- TEXTO APRESENTADO -
++++++++++++++++++++
Dezoito clubes. Quantos deles com a corda ao pescoço? Quantos deles com salários em atraso? Quantos deles com dividas incomportáveis? Quantos deles com bancadas vazias nos jogos em casa? Quantos deles com meio autocarro de apoio nos jogos fora? Quantos deles com jogadores estrangeiros de terceiro nível e um sistema de formação abandonado? Dezoito clubes. A solução que encontraram para resolver uma injustiça desportiva e um erro de legal. Mas nada que possa resolver os problemas estruturais do futebol português.
O Boavista tem as portas escancaradas para voltar á elite do futebol português.
Ironicamente, ou talvez não, no fim-de-semana que se seguiu à aprovação pela Liga de Clubes da repesca dos axadrezados, a equipa perdeu o seu duelo com o Desportivo de Chaves. Um duelo na II Divisão B, uma divisão onde o clube do Bessa nunca venceu neste seu hiato pelo futebol das divisões secundárias. Diz muito do estado actual da vida do quinto grande, do quinto campeão do futebol em Portugal. Sem a ratificação da Federação Portuguesa de Futebol e com os créditos financeiros de inscrição por pagar, ainda não é certo que o futebol português volte a contar com todos os seus campeões na sua primeira divisão. Mas o cenário nunca esteve tão perto de suceder desde que a equipa do Porto foi utilizada como bode-espiatório de um dos maiores escândalos consumados do futebol luso.
++++++++++++++++++++
(Registos retirados de um conjunto de dados)
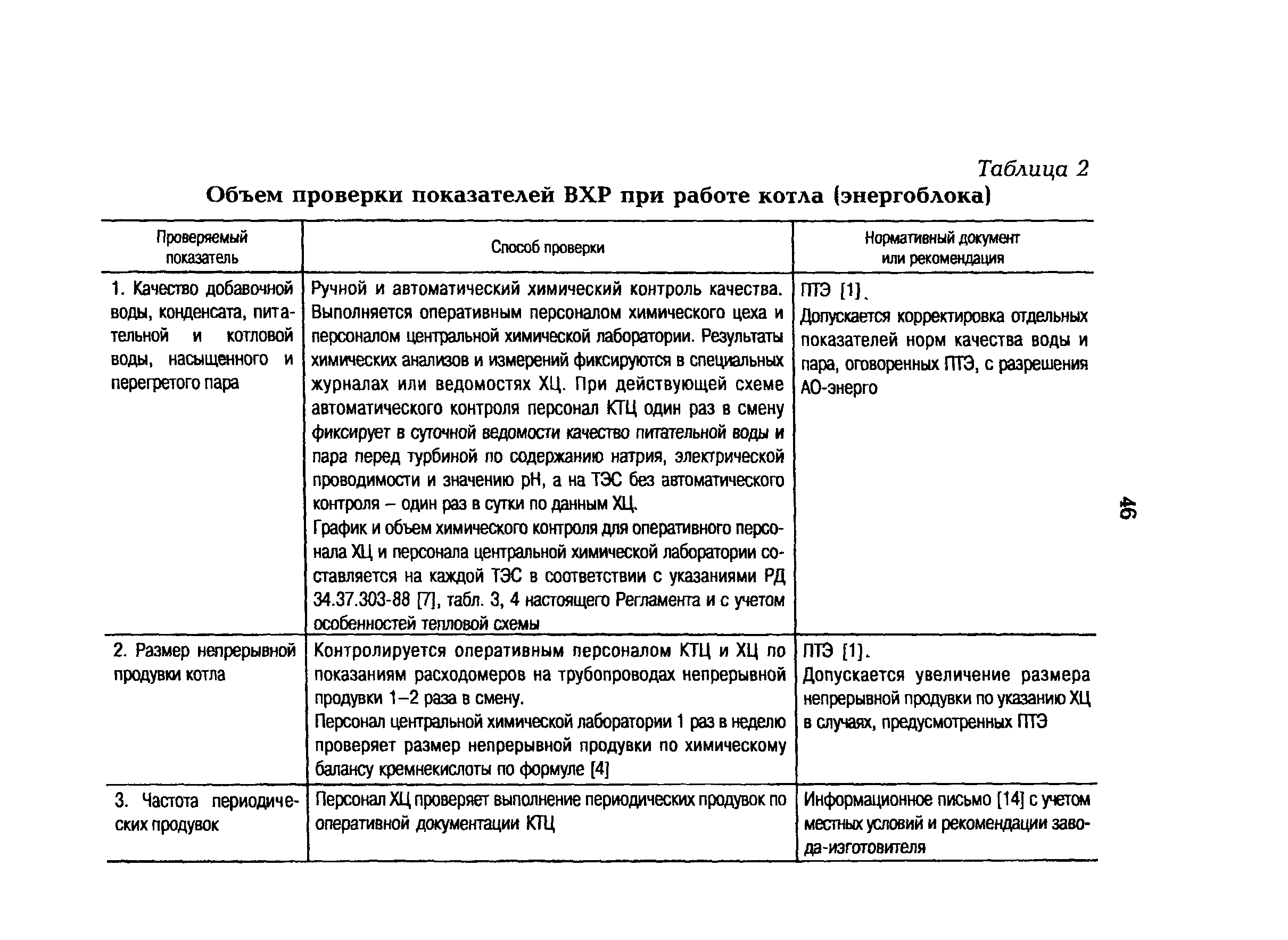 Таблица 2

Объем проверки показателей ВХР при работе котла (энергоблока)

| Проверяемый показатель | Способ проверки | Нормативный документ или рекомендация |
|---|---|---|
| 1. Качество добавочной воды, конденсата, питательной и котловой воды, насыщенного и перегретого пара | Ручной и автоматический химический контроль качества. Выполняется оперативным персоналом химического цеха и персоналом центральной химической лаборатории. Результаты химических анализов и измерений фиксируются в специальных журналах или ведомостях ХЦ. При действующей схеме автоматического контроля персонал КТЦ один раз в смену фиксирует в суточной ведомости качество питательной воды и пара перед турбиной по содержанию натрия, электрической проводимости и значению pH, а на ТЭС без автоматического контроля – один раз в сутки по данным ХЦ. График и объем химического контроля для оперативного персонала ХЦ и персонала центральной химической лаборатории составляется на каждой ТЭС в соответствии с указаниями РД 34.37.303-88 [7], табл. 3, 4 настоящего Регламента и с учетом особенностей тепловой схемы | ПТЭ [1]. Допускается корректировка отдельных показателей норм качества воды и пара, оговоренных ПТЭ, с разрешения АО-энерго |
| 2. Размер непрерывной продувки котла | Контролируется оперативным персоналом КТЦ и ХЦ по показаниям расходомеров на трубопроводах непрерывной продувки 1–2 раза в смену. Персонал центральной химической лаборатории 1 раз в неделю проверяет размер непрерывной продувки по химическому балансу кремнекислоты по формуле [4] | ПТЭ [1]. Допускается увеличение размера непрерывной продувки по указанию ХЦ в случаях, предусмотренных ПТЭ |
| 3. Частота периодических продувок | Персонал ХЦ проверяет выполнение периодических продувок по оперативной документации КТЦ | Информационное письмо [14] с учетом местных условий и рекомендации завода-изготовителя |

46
++++++++++++++++++++
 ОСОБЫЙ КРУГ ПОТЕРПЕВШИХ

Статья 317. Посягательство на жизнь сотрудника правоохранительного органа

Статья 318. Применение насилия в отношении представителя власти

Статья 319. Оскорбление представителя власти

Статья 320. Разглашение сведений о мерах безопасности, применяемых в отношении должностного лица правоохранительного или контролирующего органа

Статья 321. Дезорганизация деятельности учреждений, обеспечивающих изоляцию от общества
++++++++++++++++++++
- O QUE FAZER -
1: Responda com base no texto sobre o Boavista:
(a) Quantos clubes são referidos no início do texto?
(b) Com que equipa perdeu o Boavista no fim-de-semana seguinte à aprovação da repesca pela Liga de Clubes?
(c) Que duas condições faltam ainda cumprir para ser certo o regresso do clube à primeira divisão?
2: Transcreva do texto sobre o Boavista o trecho entre "O Boavista tem" e "do futebol luso.", inclusive.

- RESULTADOS -
1:
(a) Dezoito clubes.
(b) Com o Desportivo de Chaves.
(c) A ratificação da Federação Portuguesa de Futebol e o pagamento dos créditos financeiros de inscrição.

2:
O Boavista tem as portas escancaradas para voltar á elite do futebol português.
Ironicamente, ou talvez não, no fim-de-semana que se seguiu à aprovação pela Liga de Clubes da repesca dos axadrezados, a equipa perdeu o seu duelo com o Desportivo de Chaves. Um duelo na II Divisão B, uma divisão onde o clube do Bessa nunca venceu neste seu hiato pelo futebol das divisões secundárias. Diz muito do estado actual da vida do quinto grande, do quinto campeão do futebol em Portugal. Sem a ratificação da Federação Portuguesa de Futebol e com os créditos financeiros de inscrição por pagar, ainda não é certo que o futebol português volte a contar com todos os seus campeões na sua primeira divisão. Mas o cenário nunca esteve tão perto de suceder desde que a equipa do Porto foi utilizada como bode-espiatório de um dos maiores escândalos consumados do futebol luso.